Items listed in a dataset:

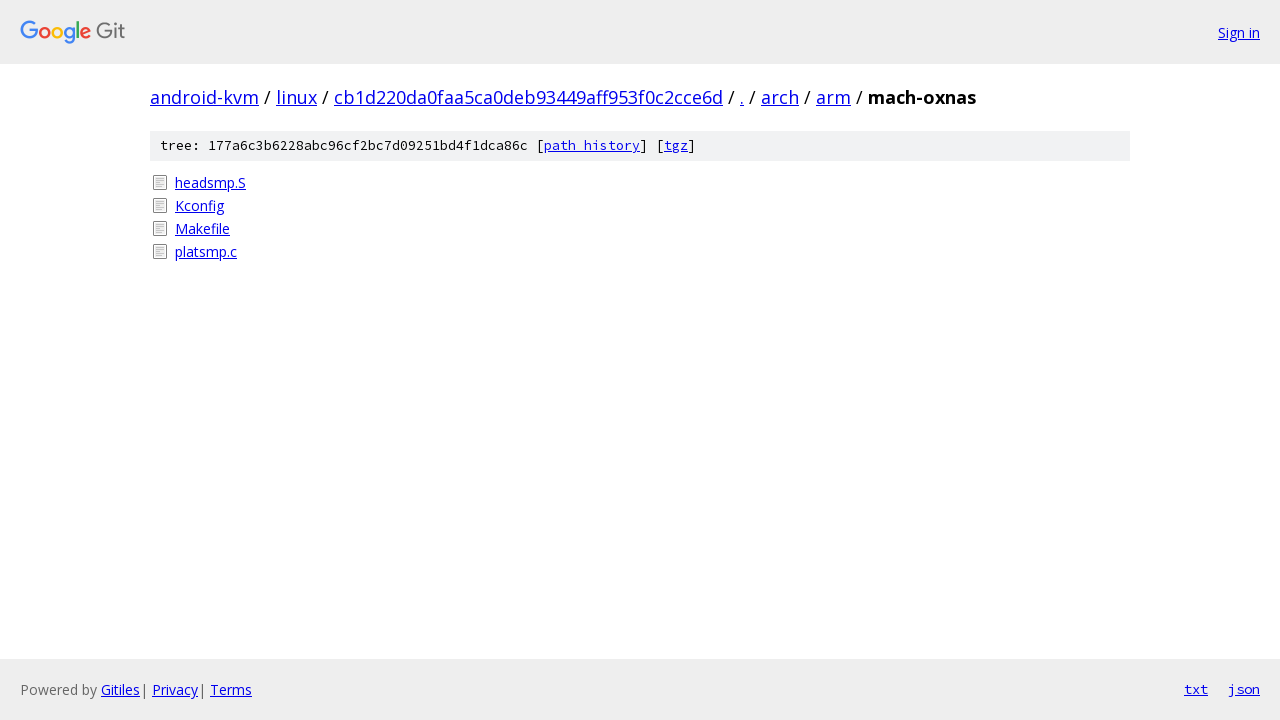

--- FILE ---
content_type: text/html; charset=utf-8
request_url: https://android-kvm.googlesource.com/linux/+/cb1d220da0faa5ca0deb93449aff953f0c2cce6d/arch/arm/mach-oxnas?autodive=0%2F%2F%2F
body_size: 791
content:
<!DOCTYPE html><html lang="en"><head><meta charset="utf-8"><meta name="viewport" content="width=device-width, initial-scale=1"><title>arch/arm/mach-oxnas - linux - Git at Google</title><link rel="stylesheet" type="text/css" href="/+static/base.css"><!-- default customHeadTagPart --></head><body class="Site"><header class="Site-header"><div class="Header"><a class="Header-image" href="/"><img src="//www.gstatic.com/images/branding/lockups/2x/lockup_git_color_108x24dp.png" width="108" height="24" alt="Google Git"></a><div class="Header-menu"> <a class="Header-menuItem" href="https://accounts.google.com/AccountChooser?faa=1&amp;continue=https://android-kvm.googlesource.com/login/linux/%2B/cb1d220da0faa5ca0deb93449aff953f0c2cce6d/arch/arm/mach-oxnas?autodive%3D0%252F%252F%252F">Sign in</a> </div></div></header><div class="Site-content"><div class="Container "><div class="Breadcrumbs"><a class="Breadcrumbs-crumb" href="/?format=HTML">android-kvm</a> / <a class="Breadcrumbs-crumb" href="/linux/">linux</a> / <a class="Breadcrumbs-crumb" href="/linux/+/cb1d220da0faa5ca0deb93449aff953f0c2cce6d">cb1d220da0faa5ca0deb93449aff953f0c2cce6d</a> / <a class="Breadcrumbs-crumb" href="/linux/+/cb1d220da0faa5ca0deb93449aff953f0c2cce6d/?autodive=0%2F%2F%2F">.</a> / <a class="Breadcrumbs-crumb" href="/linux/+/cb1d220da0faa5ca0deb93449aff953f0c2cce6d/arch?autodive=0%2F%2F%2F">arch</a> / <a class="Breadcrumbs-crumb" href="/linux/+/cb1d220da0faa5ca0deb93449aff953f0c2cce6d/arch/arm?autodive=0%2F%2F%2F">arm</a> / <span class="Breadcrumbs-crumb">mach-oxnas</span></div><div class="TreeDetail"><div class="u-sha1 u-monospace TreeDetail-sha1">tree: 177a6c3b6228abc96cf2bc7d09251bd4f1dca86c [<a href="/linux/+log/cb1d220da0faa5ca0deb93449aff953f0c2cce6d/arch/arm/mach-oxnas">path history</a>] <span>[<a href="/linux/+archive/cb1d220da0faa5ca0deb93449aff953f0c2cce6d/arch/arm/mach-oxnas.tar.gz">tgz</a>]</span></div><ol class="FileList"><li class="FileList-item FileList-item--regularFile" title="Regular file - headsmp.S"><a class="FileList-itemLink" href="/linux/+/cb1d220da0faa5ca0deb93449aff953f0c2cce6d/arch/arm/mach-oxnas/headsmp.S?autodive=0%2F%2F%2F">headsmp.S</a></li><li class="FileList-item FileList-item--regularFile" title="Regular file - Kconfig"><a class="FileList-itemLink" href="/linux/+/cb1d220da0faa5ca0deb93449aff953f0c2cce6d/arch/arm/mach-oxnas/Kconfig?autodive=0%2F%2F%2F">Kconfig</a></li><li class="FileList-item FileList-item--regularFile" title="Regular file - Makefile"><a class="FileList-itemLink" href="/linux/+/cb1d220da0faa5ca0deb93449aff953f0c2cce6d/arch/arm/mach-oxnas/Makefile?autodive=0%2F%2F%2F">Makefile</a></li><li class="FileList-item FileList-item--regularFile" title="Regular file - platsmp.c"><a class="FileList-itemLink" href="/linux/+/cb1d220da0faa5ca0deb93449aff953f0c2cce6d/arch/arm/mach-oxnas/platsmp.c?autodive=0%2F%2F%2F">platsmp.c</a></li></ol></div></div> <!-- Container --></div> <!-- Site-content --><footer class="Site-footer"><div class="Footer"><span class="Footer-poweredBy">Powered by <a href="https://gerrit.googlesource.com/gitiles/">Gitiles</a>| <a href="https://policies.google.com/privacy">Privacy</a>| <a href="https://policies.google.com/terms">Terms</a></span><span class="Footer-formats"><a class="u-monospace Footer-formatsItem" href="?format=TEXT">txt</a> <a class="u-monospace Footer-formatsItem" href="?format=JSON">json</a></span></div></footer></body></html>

---

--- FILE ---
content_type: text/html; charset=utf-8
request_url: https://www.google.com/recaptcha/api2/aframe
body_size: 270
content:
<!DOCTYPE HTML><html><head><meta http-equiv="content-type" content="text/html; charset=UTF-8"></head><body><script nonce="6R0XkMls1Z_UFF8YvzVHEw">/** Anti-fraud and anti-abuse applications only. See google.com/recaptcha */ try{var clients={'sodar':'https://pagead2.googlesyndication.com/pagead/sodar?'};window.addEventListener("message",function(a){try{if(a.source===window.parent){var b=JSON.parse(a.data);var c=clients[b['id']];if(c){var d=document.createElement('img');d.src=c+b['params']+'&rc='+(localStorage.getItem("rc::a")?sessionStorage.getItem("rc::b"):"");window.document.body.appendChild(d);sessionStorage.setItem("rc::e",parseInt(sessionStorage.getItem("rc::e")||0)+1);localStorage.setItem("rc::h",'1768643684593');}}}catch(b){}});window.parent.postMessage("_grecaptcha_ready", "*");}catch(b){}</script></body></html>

:: Task details ::
The lines that contain the word "recaptcha" are wanted; copy each of them from the records.

:: Answer to this exercise ::
request_url: https://www.google.com/recaptcha/api2/aframe
<!DOCTYPE HTML><html><head><meta http-equiv="content-type" content="text/html; charset=UTF-8"></head><body><script nonce="6R0XkMls1Z_UFF8YvzVHEw">/** Anti-fraud and anti-abuse applications only. See google.com/recaptcha */ try{var clients={'sodar':'https://pagead2.googlesyndication.com/pagead/sodar?'};window.addEventListener("message",function(a){try{if(a.source===window.parent){var b=JSON.parse(a.data);var c=clients[b['id']];if(c){var d=document.createElement('img');d.src=c+b['params']+'&rc='+(localStorage.getItem("rc::a")?sessionStorage.getItem("rc::b"):"");window.document.body.appendChild(d);sessionStorage.setItem("rc::e",parseInt(sessionStorage.getItem("rc::e")||0)+1);localStorage.setItem("rc::h",'1768643684593');}}}catch(b){}});window.parent.postMessage("_grecaptcha_ready", "*");}catch(b){}</script></body></html>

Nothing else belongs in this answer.